EXTRACT PROVIDED:

What do you want to get across, as a director, in the first two episodes?

I wanted to get the non-fans on board. I wanted it to feel that there was a purpose and a human connection here. I know how Halo has a big story behind it, but ultimately, on a very crude level, it’s [a] first-person shooter. So you’re taking that, and you’re trying to expand that to something that has some kind of purpose and connectability to an audience so that people are engaged on a human level to what’s going on. That was what I hope we’ve done.

The production value and scale of it and all that kind of stuff is out of this world. But after a while, that stuff ... Okay, whatever, you know? What’s the story? What am I actually connected to? That’s the challenge. And I think that will be the sort of test of the show, whether it stands up.

So you have the two audience components, how do you balance that audience service to fans of the game with onboarding newcomers?

It’s super challenging. You’ve got the gaming crowd. And the gaming crowd is split very, very roughly into those who just game and don’t really know the universe and those who are, like, fans. And there’s some crazy, crazy committed fans out there who really know that stuff and that whole terminology, that language. And I’m sure [the show] is going [to be] nitpicked, and I’m sure there’ll be terminologies we got [wrong]. But even just in describing a planet, you can’t call it by its full sci-fi sort of galaxy name. For a Halo virgin, you have to have them actually understand that it’s a planet out in the outer reaches of the galaxy and in the inner reaches is this place called Reach, which is actually the sort of Pearl Harbor of this planet called Earth. I mean, the disparity in the knowledge of your audience literally couldn’t be bigger.

It’s one of the most challenging parts of the project. I can’t think of any other show like that where you’ve got some people who just know way, way, way more than anybody involved in the film, apart from Kiki Wolfkill, Frank O’Connor and a few other people. And then you’ve got another part, like my friends who are going to watch it for the first time. I mean, with my friends I’d go, “I’m working on Halo,” and they say, “What’s Halo?” That’s the extremity of what you’re dealing with. So you just have to kind of find a happy place.

There are a lot of Easter eggs in there for the hard-core fans — a lot — that most of the audience will miss. And there are some really, really, really, really deep, deep, deep Easter eggs that only if you pause your frame and zoom in you’ll actually spot them. I hope that will sort of satiate and excite and enthral the fans. But on a much, much, much more kind of macro, broad, basic storytelling level ... we had to educate. We had to bring people along for the ride, you know, and that’s a real balance.

SUPPLIED INFORMATION:
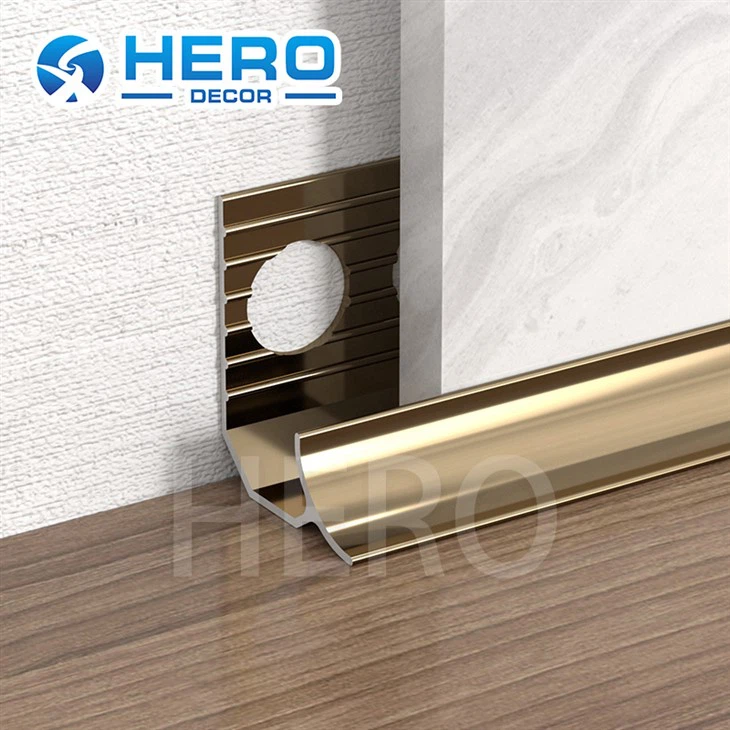 Kotna obloga za aluminijaste ploščice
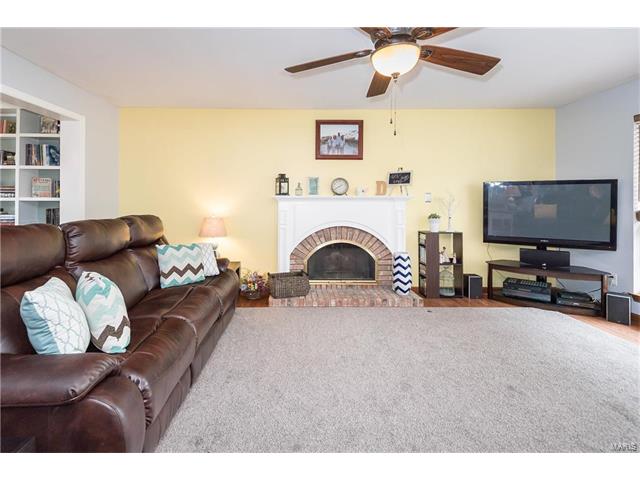 16 Docs Ct, Saint Charles, MO 63303 photo 18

TASK DESCRIPTION: Reproduce the passage of the Halo interview starting with "I wanted to" and going on through "hope we’ve done.", word for word. The material has no connection to the interview about the Halo series.

RESULT FOR THIS TASK:
I wanted to get the non-fans on board. I wanted it to feel that there was a purpose and a human connection here. I know how Halo has a big story behind it, but ultimately, on a very crude level, it’s [a] first-person shooter. So you’re taking that, and you’re trying to expand that to something that has some kind of purpose and connectability to an audience so that people are engaged on a human level to what’s going on. That was what I hope we’ve done.